#### 作業目的 1
提示文章から、「俺は自分にたてつくものを絶対」を含む語句を起点とし、「は、おそらく、こんな顔をしているだろう。」の直後までを一字一句変えずに書き出すこと。
#### 作業目的 2
提示文章において、猫はどのようなファイターだと述べられているか。
#### 作業目的 3
争いと野生の牙を語る提示文章を、最後の文の後から引き継ぎ、続きを書き進めること。

お前たちは今日も群れて、世界が自分に牙をむかないことだけを願っているのではないか? 俺は違う。俺は争いを好む。そして、争いの末の勝利をもっと好む。お前たちもうすうす気が付いているであろうが、俺こそが、お前たちが憎む牙そのものだ。

 俺は自分にたてつくものを絶対に許さないし、そのための争いを辞さない。お前たちはママに言われたとおり、与えられた玩具だけで遊び、ときにはそれを奪われても、許しさえするだろう。それが正しいと信じて。

 だが、争わないことの為に生きているようなやつは、そうこうしているうちに自分の大切なものがすべて奪われていることに、いずれ気が付く。そのときには全てが手おくれ。ENDだ。

 お前たちからすべてを奪う野生の牙は俺、あるいは、おそらく、こんな顔をしているだろう。



 猫はお前たちの甘えを見逃すことはない。猫は諦めることのないファイターだ。今日も負けるとわかっていながらに、俺にメンチをきって、向こうから俺を襲った。

#### データ部
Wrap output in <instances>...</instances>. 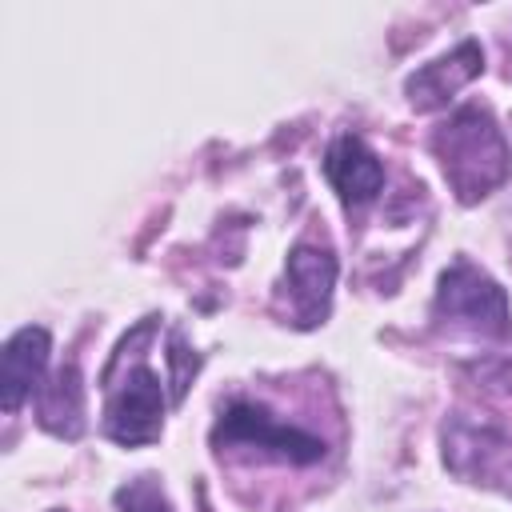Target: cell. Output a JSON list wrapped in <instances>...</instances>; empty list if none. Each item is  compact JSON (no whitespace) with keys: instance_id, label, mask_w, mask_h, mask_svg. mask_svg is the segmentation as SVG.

#### 実行結果 1
俺は自分にたてつくものを絶対に許さないし、そのための争いを辞さない。お前たちはママに言われたとおり、与えられた玩具だけで遊び、ときにはそれを奪われても、許しさえするだろう。それが正しいと信じて。

 だが、争わないことの為に生きているようなやつは、そうこうしているうちに自分の大切なものがすべて奪われていることに、いずれ気が付く。そのときには全てが手おくれ。ENDだ。

 お前たちからすべてを奪う野生の牙は俺、あるいは、おそらく、こんな顔をしているだろう。

#### 実行結果 2
諦めることのないファイター。

#### 実行結果 3
 力の差をいくら教え込んでも、諦めることこそが敗北だと、猫は知っているのだ。お前たちのパパやママが決して教えてくれないことを、猫は生まれつき知っている。もちろん俺は今日も猫を下した。ものの1分もかからない。

惨めな敗北の姿を記録することは、俺にとって、快感でしかない。

 お前たちがこれまであった誰よりも残酷なタフガイ、それが俺だ。そんな俺に、お前たちはこの猫のように示せるのか? 決して勝てない相手に、何度でも立ち向かうことが? お前たちの答えはノー、聞かずともわかる。

 お前たちが猫とやれば、猫はお前たちをいともたやすく、まるで暇つぶしにもならないというふうに、殺すだろう。

 お前たちがママからミルクを貰ってそれを喜んで飲んでいる間にも、猫はお前たちを殺す策略をたてる。猫はお前たちを頭の中で八つ裂きする。お前たちがそれに気が付かないうちに、すべてが終わるだろう。勝者は猫。お前たちは惨めさのなかで奪われたものに気が付く。

 勝者は猫。




 ENDだ。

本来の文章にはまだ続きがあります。